近年、日本では家裁を補完する手段として、第三者機関のADR(裁判以外の紛争解決手段)が注目を集め出しています。ADRについても高弁護士に聞いてみると、台湾においては、法的効力の強さから、民間ADRよりも裁判所が利用されるケースが多いそうです。また、民間サービスを利用する場合でも、家事サービスセンターと連携して活用されることが多いといいます。

さらに林さんは、「未成年子女に対する権利義務」の共同行使における、課題の対応についても教えてくれました。そのなかから、父母側から見て参考になりそうな内容を以下にまとめます。
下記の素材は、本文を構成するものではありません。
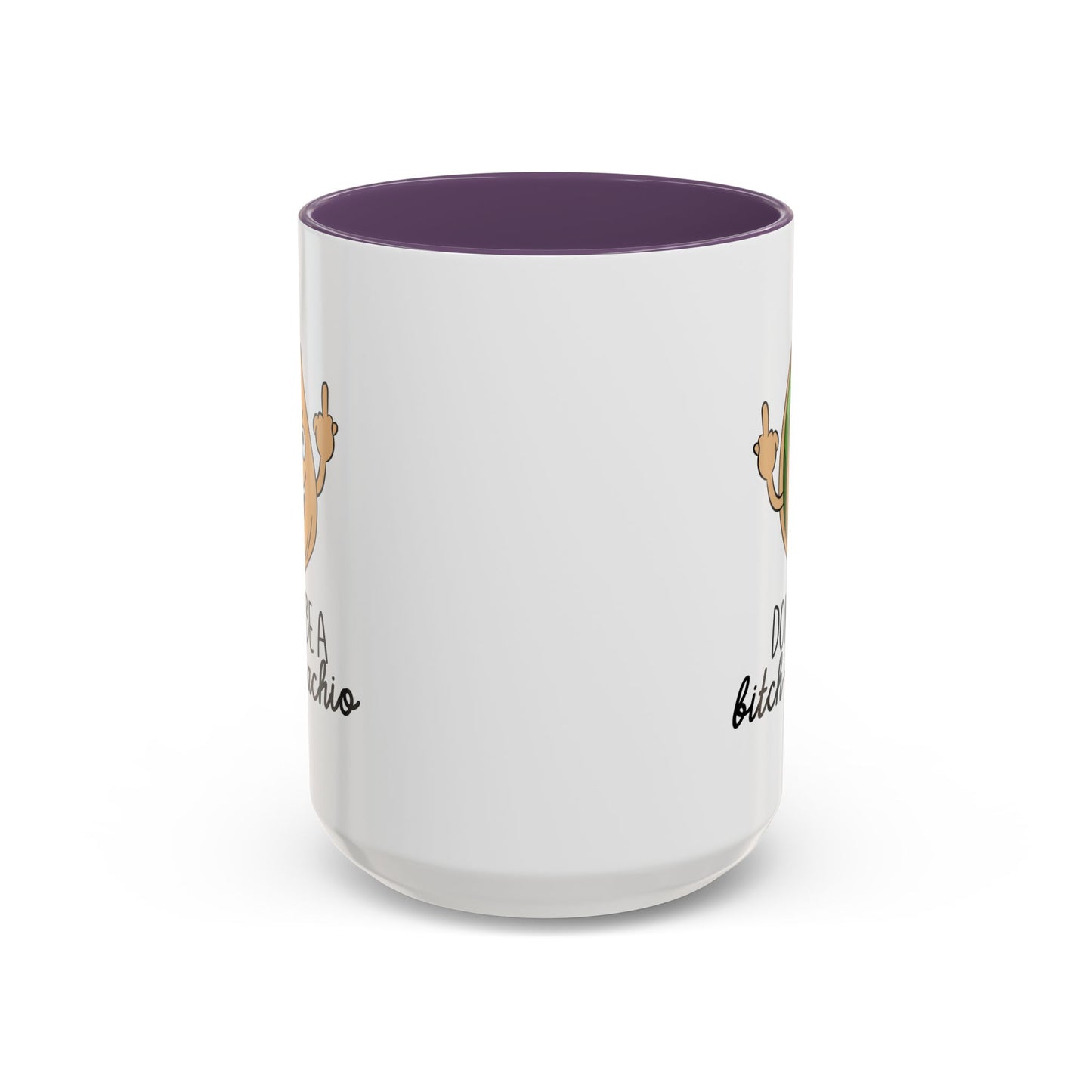 Adult Mug - Don't Be A Bitch-Stachio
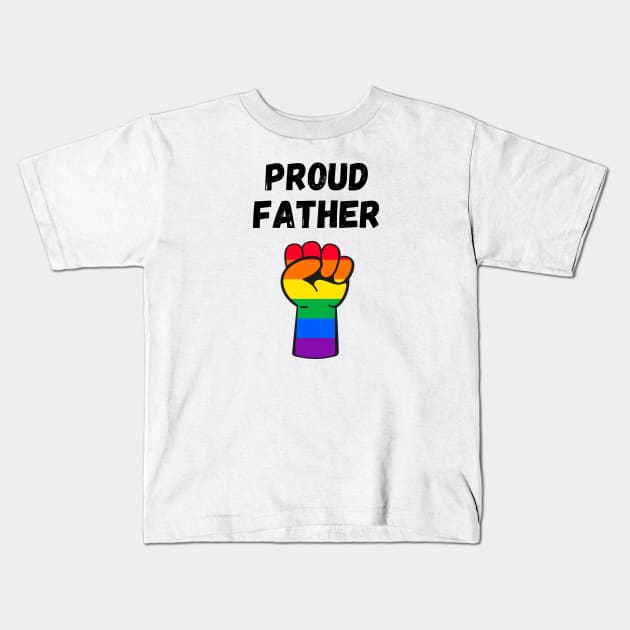 Proud Father Rainbow Pride T Shirt Design Kids T-Shirt by Rainbow Kin Wear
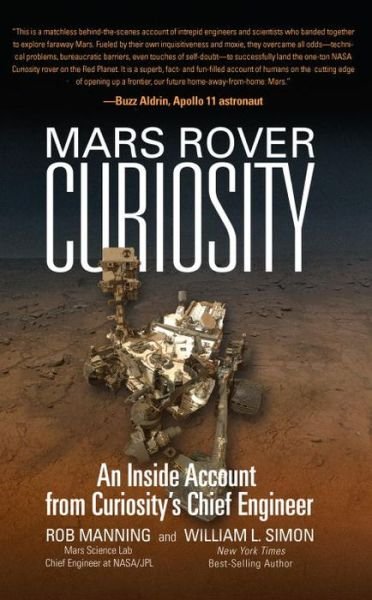 Cover for Manning, Rob (Rob Manning) · Mars Rover Curiosity: An Inside Account from Curiosity's Chief Engineer (Pocketbok) (2017)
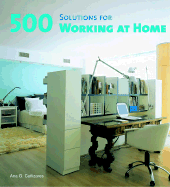 500 Solutions for Working at Home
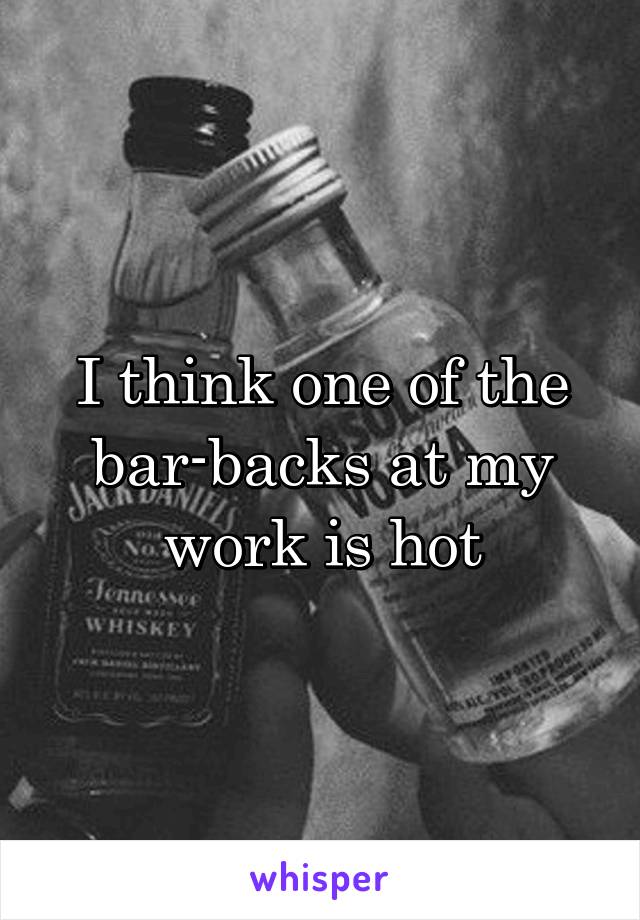 I think one of the bar-backs at my work is hot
・法的定義のあいまいさへの対応…父母の協議が必要な「重要事項」と、単独でも決定できる「日常的事項」の内容が必ずしも明確ではないため、紛争の原因になりやすい。何が「重要事項」なのかを明確化して記録する。
・重要事項の意思決定の遅れ・制度の悪用への対応…父母で協議が必要な事項の一部について、同居親が単独で決定できるよう、事前に合意する。
・地理的距離への対応…父母が遠距離に住む場合は支障が起きやすいため、共同にするかは慎重に判断する。

重要事項の一部を同居親が単独決定できるようにする事前合意は、日本での「親権行使者の指定」「監護の分掌」に近いものだと思われます。共同親権になりそうだけど紛争が心配、という場合は、事前に、その家庭にとって何が重要事項か明確化する、単独でも決められる分野を合意しておく、というのはひとつの手段ではないでしょうか。

林さんは、家事事件のサポートについては、台湾は現在も発展・改善の途中だと言います。1996年に「未成年子女に対する権利義務」の離婚後共同行使制度がスタートして約30年。同じアジアである台湾の実践は、日本が安全に共同親権を運用していくうえで、参考になる部分が多いと筆者は感じたのです。